Remember the 3 second rule. Always wait 3 seconds before you correct or when you are trialing, you should stay in the position(as in when the dog sits and you walk away, turn around.stop.wait 3 seconds before you return to the dog)
As far as reward, only do it when the dog is focused on you and don't push too long. I've overdone the two more steps and then it backfires. Small steps, reward...slowly increase the duration.
As Steve posted, when a dog has to wait for whatever, it intensifies the need. 

When I posted about faster pace, it was during the actual heeling, not so much the positions or turns. Your dog looks like a longer bodied structure and a longer stride would be natural for him.


----------



## Steve Strom (Oct 26, 2013)

When you say leave it DTS, are you playing with him anything like this?

https://www.youtube.com/watch?v=XqBPiZK4BcU


----------



## DTS (Oct 19, 2010)

Yes, to an extent. We are still
In the beginning stages so I will reward sooner, but we are building. And I haven't added any distractions yet. 
Basically I say leave it. Swing it infront of his head, balance it on his nose, etc and when he has left it alone for 5-10 sec i reward.


----------



## Steve Strom (Oct 26, 2013)

Don't say leave it anymore, and don't worry about distractions yet. Is he chasing it like that, lunging? Can you give him those misses and cap him like that? With the ball up high?


----------



## DTS (Oct 19, 2010)

We are going to try it. I'm going to work on that. Getting it up high, I am going to do my best. Hopefully he won't be able to jump extremely high as I top out at 5'1 
So basically I swing the ball around (until I can get a tug) and give him misses until he sits? Then reward


----------



## Steve Strom (Oct 26, 2013)

Its that move back towards him, raising the ball up and you can tell him sit at the same time. Drop the ball to him. Play a little tug, let him run a little, out him and start again. Extend the time with him staring at the ball.


----------



## Steve Strom (Oct 26, 2013)

But don't put it behind your back like he does.


----------



## GSDhistorian (Aug 30, 2014)

That was impressive!


----------



## Blitzkrieg1 (Jul 31, 2012)

The dog barking is good.
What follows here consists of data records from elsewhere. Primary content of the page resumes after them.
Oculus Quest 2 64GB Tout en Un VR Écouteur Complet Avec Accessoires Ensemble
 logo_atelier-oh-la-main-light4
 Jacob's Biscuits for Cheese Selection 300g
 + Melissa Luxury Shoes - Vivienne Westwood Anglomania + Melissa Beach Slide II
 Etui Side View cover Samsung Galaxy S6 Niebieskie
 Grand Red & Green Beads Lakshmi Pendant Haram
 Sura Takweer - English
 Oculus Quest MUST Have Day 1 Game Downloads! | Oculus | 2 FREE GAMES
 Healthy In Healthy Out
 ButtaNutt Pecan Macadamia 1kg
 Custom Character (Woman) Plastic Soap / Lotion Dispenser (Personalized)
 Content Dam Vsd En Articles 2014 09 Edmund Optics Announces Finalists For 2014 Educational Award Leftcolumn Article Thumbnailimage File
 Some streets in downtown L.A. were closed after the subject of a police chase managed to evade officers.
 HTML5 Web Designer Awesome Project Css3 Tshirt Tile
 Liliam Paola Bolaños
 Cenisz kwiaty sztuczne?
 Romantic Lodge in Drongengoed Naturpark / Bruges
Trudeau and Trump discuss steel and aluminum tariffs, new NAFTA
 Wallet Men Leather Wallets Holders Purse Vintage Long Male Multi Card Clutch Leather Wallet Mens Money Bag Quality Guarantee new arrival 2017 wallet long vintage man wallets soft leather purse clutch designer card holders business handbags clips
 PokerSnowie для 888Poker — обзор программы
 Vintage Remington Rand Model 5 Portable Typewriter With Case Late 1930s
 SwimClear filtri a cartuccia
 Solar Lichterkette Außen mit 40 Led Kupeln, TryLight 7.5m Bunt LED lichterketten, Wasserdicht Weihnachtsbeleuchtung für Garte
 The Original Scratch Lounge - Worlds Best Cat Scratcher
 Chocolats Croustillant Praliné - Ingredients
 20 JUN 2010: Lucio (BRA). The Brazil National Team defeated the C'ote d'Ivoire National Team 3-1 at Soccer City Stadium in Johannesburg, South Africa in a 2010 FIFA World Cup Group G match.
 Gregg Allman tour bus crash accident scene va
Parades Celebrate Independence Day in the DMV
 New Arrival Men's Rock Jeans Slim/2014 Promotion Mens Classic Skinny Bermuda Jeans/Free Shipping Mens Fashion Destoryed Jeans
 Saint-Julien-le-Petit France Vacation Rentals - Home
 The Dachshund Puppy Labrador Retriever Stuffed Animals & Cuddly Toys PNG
I encourage the barking and reward it/put it on que. Play tug out the dog make him miss a few times ask for some barking then demand obedience mark and reward. Dog vocalizing in OB is better then one thats flat as a pancake.

Watching this guy has changed the way I train.

https://www.youtube.com/watch?v=Be1hjssvXyM&list=UU_s6WBNeZL_iWe2gj4wUefw


----------



## Blitzkrieg1 (Jul 31, 2012)

https://www.youtube.com/watch?v=2JjV7y-85LY&index=2&list=UU_s6WBNeZL_iWe2gj4wUefw


----------



## DTS (Oct 19, 2010)

Just a few things I need to clarify. 
When asking for a command; sit, platz, fuss into starting position, how do I go about this and kind of wave the reward around building drive? Do I start off waving around the toy, then ask for a command and give him misses until he complys and then reward and build up from there? 
Say we are working on the starting position, and I say fuss and he sits crooked. Do I wait until he corrects himself and then reward or so I wave the reward around give a few misses ad then ask for the fuss again and repeat until he gets the position correctly and then reward?

ETA: I'm going to rent some videos on trainperview but I don't get paid until Friday so I'm trying to get an idea of what to do


----------



## onyx'girl (May 18, 2007)

I would ask for the position, mark it, reward with verbal. Tease the dog up again and ask, reward with tug, mix it up so the dog will anticipate either or. If he sits crooked, verbal uh-uh and see if he'll fix himself, reward if so. Take your time, make sure his butt is down if he's commanded to sit, not hovering(a spotter is helpful with this). 
Short sessions, IMO, put him up instead of playing fetch or something else. He needs to process his training session, no matter the phase. I personally think a training session is the playtime so we don't engage in play right after. The exception is tracking, we do have a reward at the end of the track with some fun, but truthfully my dog would rather continue on with the track than be interrupted by a toy or other reward. But we often have to go pretty far back to the vehicle so crating right after tracking still has some time spaced for transition/ not processing the track immediately.


----------



## DTS (Oct 19, 2010)

Ok that makes so much more sense lol 
I can picture it now


----------



## Blitzkrieg1 (Jul 31, 2012)

Never reward anything less then correct unless your shaping new behaviors imo. Thats how you create sloppy looking OB that crops up at the most annoying times. 

I only shape new behaviors with food. I teach the dog to be correct with food then add the toy for drive and speed. 

Lower drive state = better learning and more precision. 
Higher drive state = speed and animation. 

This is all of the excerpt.